*Passage provided*:
It was about 16 years ago and I still remember her vividly. Blue eyes. Figure eight. Clean. Very well endowed, both in front and at the back. Not too tall, though, but a very good girl from a humble background. She was also not that brilliant, though she uses recommended glasses like the brilliant ones amidst us; I guess the problem was that we tend to associate brilliance with recommended glasses. Like we used to say then, the ones who used glasses were the ones who have read to the extent that they couldn’t see well anymore. But I give her credit for intelligence: she surrounded herself with six other girls who were more brilliant than herself.
We were in final year in then, I remember we were only allowed to use trouser when we got to final year in my secondary school. It was nicker from JSS1 to SS2. The girls too would use pinafore till they got to final year before they changed to shirt and skirt. They looked more beautiful with the change. Like most of the seniour boys, I enjoyed strolling home in the midst of girls after school, instead of taking a bus to my home, which was quite a distance. The incentive was that Amarachi and her six other friends used to be my company, till we all part just before I get to my street.

*Job A*: Can you reproduce the entries word for word, beginning at the line that has "In the image, how" and stopping after the last line of the entries?

*Materials provided*:
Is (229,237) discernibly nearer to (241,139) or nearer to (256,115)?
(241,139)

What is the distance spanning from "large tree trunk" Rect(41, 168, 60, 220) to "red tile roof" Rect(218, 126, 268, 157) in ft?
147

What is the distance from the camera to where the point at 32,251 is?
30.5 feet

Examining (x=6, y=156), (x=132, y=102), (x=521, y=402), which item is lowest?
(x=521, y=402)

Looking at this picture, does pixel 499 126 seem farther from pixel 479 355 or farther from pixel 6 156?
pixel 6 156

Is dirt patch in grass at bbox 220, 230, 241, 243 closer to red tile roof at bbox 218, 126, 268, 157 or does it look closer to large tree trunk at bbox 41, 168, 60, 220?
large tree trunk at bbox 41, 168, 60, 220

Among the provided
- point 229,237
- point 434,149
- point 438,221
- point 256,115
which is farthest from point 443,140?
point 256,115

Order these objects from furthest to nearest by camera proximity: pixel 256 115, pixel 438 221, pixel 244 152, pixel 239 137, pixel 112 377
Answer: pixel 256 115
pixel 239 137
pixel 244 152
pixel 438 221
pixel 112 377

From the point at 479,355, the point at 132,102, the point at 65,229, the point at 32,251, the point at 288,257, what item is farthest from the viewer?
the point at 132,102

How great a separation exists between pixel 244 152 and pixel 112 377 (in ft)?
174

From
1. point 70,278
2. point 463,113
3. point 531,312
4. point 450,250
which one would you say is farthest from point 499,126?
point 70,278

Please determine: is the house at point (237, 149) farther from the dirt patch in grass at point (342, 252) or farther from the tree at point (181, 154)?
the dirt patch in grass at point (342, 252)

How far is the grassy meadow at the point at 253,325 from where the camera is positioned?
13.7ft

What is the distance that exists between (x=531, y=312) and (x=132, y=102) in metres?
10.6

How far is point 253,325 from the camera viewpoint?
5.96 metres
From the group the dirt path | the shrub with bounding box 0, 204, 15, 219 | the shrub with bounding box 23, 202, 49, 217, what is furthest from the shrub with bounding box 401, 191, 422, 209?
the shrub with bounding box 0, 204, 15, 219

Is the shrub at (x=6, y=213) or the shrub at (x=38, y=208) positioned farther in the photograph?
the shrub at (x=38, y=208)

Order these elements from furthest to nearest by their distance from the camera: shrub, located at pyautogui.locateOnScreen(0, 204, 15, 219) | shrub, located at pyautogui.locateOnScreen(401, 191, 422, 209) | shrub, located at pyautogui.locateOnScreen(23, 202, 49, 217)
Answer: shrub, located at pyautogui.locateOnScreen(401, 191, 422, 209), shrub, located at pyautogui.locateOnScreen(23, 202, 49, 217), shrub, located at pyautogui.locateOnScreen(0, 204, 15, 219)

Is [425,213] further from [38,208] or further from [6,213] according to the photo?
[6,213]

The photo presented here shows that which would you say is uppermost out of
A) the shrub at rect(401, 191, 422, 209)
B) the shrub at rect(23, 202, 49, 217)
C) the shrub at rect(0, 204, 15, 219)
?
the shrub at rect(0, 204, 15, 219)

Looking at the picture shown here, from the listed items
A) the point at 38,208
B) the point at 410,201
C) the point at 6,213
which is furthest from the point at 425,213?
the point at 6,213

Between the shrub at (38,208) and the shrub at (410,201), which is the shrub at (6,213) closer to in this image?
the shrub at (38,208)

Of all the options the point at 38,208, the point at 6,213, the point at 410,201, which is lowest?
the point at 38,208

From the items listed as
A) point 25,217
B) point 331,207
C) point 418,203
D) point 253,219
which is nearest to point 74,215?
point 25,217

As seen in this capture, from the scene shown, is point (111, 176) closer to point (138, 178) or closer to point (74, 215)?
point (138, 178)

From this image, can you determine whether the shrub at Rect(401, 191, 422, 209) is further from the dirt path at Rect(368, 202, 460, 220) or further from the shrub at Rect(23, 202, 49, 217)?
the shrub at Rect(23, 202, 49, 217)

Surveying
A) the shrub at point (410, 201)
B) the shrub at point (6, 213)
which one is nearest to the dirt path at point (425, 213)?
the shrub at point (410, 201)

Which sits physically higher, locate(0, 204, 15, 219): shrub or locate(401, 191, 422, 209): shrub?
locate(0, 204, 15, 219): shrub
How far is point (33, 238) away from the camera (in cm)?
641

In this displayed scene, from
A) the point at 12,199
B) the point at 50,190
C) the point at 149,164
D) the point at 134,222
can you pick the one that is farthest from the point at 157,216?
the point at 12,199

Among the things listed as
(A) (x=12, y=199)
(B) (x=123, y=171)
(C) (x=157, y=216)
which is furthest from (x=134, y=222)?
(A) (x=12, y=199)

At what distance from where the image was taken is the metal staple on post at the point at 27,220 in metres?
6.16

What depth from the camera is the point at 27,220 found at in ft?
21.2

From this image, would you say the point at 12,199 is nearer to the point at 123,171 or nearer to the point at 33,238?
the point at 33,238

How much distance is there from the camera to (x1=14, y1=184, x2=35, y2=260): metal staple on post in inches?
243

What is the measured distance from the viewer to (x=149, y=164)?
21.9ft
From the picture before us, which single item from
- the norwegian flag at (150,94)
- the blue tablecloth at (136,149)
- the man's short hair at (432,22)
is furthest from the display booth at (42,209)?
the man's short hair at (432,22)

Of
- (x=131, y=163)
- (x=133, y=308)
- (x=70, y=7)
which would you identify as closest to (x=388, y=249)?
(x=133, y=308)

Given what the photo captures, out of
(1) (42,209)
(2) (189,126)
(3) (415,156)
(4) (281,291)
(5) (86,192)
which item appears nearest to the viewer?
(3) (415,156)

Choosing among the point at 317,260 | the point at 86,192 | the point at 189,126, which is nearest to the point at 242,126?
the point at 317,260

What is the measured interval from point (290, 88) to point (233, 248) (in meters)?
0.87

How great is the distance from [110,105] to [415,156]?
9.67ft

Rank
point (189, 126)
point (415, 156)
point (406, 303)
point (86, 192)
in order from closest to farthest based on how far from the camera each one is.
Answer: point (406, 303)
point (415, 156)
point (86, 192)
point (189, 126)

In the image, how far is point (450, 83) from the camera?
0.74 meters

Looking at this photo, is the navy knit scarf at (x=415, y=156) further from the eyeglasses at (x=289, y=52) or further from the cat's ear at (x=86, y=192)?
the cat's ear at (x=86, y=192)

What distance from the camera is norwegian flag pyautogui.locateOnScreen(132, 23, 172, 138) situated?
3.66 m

*Job B*: Could you write the next part of the secondary school recollection, picking up right after its final sentence?

*Answer A*:
In the image, how far is point (450, 83) from the camera?
0.74 meters

Looking at this photo, is the navy knit scarf at (x=415, y=156) further from the eyeglasses at (x=289, y=52) or further from the cat's ear at (x=86, y=192)?
the cat's ear at (x=86, y=192)

What distance from the camera is norwegian flag pyautogui.locateOnScreen(132, 23, 172, 138) situated?
3.66 m

*Answer B*:
Our friendship began when on a quiet day like that I walked up to her and told her “Happy Birthday.” She was stunned! What she did not know was that we shared the same birthday, though I am a year older, and I incidentally got to know when we were filling one of our final year forms. We enjoyed a very close rapport to the extent that my other male friends were jealous. You know guys; they began to call us boyfriend and girlfriend… Even I didn’t know why I didn’t woo her, because it was obvious to a James-Hardley-Chase-reading mind like me that she was giving me green lights. Maybe I overplayed hard to get. Or maybe I was not so sure of my wooing muse at that time.
But our relationship suddenly got worse. Beyond sufficient repairs. Till we finished school and now we see no more.
It was a simple incident that we both didn’t allow enough caution on. I was the president of Photo Club. A club I joined solely because of business gains, if not I would have stuck to Jet Club like her. Well, it was not uncommon for guys to take free photographs for their female friends then (even now), but sometimes we adhere to business strictly and take our money even if the girl was the prettiest in school. Worse still, it was the time of analogue photography. You would count the stress of cutting the film in a dark room if you didn’t finish your 36 exposures on time, going to the laboratory to convert to negative, and then you print on photo paper… I took a shot for Amarachi. And she was supposed to pay. She told me she paid. I argued she has not paid. The argument got hot. And in the process… She slapped me!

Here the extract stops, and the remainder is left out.